Rwanda National Ballet, Urukerereza, dancing intore style. File

How can the youth relate?

Kalisa says the youth are faced with many challenges, which include not fully understanding their culture. He blames colonialists who tampered with Rwanda’s culture.

“When they came, what they did was to take away our culture; the first thing they did was to remove Itorero yet it is where people learnt their culture from. That’s how they taught people new dances and songs and our culture got mixed up,” he says.

“Someone who takes away your culture is akin to one who kills you, for without culture, you’re as good as dead. Our Government is doing a lot to revive our culture, this is why there isindangamirwa (a programme designed to instil values and qualities of good leadership in the youth).”

Dr Jacques Nzabonimpa, the director of culture at Rwanda Academy of Language and Culture, says the fact that Rwanda’s culture was not recorded in past years posed a risk of conveying the wrong message to future generations.

Back then, cultural norms and values were passed on by word of mouth.

He is, however, of the view that there is need to find creative ways to have more youth engage in cultural activities.

“We need to do this collectively; the first way is through families; parents need to instil a sense of culture in their children. There are various Government initiated programmes at the village level, for example, umugoroba wa babyeyi, (an evening with parents), where lessons on culture are passed on,” he says.

In schools, the Ministry of Sports and Culture in partnership with Ministry of Youth introduced a programme called ‘Culture in Schools’ which helps the youth learn more about culture, and historical poems, songs and dances.

Nzabonimpa points out that preserving and promoting culture is at the forefront of the responsible stakeholders’ agenda and this is why a number of initiatives are in place.

“What we are doing is to write books; a number of books have been published about Rwandan culture.

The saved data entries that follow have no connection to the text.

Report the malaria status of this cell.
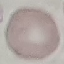

It is uninfected.

Summary:
  - Preparation: thin blood smear
  - Stain: Giemsa
  - Capture: smartphone camera at the microscope eyepiece
  - Image type: automatically extracted cell patch, resized to 64 × 64 pixels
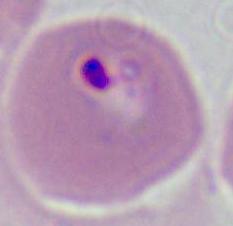

identification: Plasmodium
magnification: 400x or 1000x
modality: micrograph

We take them to schools and it’s one way of teaching culture to the young generation,” he says.

He applauds the Rwanda Development Board and Arsenal deal, saying that it is one of the best ways to promote Rwandan culture around the world.

“That was a good move because Arsenal has many viewers and followers all over the world. Millions of people have watched that video and we have received feedback. We have so many people writing to us asking about the Rwandan dance and the people. People all over the world want to know who we are. It is evident that it is going to boost tourism in Rwanda.”